早晨的时间实在是忙,我也没顾得搭理他。等我写好一个段落,想站起来抻抻腰时,才发现大乖还蹲坐在我面前,眼睛不错眼珠地盯着我手里的馒头片。
地下还都是水珠,我的妈呀,都是他看我吃馒头片馋的,哈喇子滴落到地上了。
一个馒头片,还能把他馋得掉哈喇子?
我用手指揪下大拇指盖那么大的馒头片,递到大乖嘴边,大乖立刻张嘴接住,嚼啊嚼啊,他换两侧腮帮子嚼,然后咽下去了。
我又揪一块馒头片给他,他又吃了。半个馒头片都喂他了。幸亏我还剩下半块馒头片。这孩子也是的,你想吃,都早吱声啊!
我又喂了他半根香肠,便带着他出去晨跑。顺路到了食杂店。
大早晨的,我不好意思一进店门就跟人讨要东西,我决定先买一根香肠,然后再开口询问我的快递――
不料,我一进店,女店主就笑着说:“昨晚你东西落这儿了吧?想给你送去了,后来忙起来,就没去,等你今天过来取吧。”
女店主特别热心。她知道我家,我以前挪动柜子,打算到外面雇人帮忙,她没让我雇人,她和她姑娘一起上楼帮我挪动柜子。特别古道热肠。
我拿回了我的快递,我又给大乖买了一根香肠。
大乖叼着香肠上楼已经颇为吃力了。我就抱他一层楼梯,又替他拿着香肠拿了一层楼梯,还剩一层楼梯,我才把香肠递给他。
他叼着香肠,意气风发地上楼了。站在门口,回头骄傲地看着我。
这个小家伙,这么帅呢!天下第一帅狗!
上午,我到许家上班。在许家门口,遇到大姐买菜回来。
不知道她给了出租车司机多少车费,司机殷勤地把菜从车里拎出来,送到屋门口。
这些天都是大姐买菜,我不用买菜,她买回什么,我就做什么。家里人多,每餐饭都要做至少六个菜。
我把菜都拿到厨房。今天大姐买的大虾个头特别大,估计要好几十元一斤,还有绿色的葡萄,30元一斤,她买回一箱。
大姐让我洗葡萄。洗葡萄不是我的工作,我的工作就是一日两餐。
但保姆的活儿,哪分得那么清啊?我洗好葡萄,没有端到茶桌上,放到厨房和餐桌之间的吧台上。
我说:“大姐,葡萄洗好了!”
我,洗葡萄就是额外的工作,我才不给你端葡萄呢。
苏平今天早晨来的早,已经收拾完房间,到厨房帮我择菜。她见我把洗好的葡萄放到吧台上,她就快步地端着葡萄给大姐送到茶桌上。
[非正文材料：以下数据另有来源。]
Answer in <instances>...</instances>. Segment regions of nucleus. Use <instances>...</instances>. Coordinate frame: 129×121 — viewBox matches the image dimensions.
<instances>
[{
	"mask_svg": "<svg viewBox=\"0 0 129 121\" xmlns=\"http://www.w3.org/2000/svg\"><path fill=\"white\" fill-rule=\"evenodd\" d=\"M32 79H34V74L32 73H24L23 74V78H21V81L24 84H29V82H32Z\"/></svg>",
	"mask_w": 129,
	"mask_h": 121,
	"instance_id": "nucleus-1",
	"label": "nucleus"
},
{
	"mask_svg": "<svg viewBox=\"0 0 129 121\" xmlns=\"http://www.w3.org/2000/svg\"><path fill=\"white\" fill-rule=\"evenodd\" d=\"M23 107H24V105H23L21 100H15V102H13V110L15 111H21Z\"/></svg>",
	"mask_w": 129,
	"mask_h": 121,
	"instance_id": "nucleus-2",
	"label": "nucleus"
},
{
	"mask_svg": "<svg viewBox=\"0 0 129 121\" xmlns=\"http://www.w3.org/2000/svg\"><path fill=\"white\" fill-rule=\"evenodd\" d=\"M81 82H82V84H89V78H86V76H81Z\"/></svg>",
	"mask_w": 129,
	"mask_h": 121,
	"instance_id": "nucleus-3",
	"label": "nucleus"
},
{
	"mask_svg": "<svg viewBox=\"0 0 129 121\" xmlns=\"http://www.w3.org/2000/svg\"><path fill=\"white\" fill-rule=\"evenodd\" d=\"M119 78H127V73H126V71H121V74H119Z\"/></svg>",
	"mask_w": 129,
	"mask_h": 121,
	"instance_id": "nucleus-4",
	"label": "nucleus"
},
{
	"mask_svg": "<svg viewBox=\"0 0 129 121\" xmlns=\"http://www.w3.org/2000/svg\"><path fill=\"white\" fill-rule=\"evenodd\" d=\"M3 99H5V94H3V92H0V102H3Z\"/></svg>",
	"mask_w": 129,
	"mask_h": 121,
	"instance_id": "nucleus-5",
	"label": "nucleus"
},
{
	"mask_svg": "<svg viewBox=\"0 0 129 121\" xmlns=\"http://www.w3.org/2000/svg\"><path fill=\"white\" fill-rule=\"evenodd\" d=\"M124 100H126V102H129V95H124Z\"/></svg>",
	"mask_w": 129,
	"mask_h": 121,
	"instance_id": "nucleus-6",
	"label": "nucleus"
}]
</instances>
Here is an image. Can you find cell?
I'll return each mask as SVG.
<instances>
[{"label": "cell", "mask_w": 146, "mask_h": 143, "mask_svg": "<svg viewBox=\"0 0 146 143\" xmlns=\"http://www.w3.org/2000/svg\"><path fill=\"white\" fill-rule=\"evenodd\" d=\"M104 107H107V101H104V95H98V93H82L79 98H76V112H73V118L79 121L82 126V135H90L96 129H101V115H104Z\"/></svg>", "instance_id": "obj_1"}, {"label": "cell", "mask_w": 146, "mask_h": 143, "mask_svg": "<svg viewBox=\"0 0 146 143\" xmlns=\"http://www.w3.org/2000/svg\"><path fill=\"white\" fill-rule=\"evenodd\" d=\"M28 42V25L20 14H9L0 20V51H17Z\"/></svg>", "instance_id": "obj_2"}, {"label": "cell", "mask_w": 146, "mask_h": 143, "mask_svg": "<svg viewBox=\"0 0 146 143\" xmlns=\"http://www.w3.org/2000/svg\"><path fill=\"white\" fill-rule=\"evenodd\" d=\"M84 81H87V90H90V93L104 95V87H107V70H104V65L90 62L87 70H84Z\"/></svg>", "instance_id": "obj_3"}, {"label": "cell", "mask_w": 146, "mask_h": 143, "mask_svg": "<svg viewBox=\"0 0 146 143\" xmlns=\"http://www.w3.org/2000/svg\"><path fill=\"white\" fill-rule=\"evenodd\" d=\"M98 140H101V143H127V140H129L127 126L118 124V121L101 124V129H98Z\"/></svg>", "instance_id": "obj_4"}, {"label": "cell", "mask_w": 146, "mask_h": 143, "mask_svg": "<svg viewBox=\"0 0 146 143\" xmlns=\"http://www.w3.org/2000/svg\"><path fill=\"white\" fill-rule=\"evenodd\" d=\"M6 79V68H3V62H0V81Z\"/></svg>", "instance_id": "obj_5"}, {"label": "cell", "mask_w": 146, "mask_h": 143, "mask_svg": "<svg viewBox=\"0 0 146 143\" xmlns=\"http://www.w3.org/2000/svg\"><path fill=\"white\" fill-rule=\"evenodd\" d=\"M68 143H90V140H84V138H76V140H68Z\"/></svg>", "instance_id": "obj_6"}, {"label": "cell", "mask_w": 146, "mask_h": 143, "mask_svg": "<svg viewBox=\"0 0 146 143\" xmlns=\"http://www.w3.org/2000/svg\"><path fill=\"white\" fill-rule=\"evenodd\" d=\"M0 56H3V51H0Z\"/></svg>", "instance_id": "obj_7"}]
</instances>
这个天真烂漫的苏平,昨天大姐还在雇主面前说你坏话呢,你还上赶着给她送葡萄?
但我没把大姐说苏平的坏话告诉苏平。这些话苏平要是知道,她会难过的。让她难过的事情,我不能做。
我和苏平一边干活,一边聊天。
我打算问问她找没找到学育婴师的地方。苏平先问我,她有些兴奋地问我:“姐,到哪去学育婴师啊?你问到地址了吗?”
我说:“问了两个人,都不知道。”
苏平说:“我问佩华姐了,她也不知道。”
我说:“我有一个朋友在社区工作,我再问问她。”
我给对方发去一个短信。对方很够意思,几乎是秒回我。她发的是语音,我就点开了语音。
朋友说:“你要学育婴师吗?你学育婴师嘎哈呀?你不是出去做保姆了吗?体验生活咋样了?还没体验够呢?”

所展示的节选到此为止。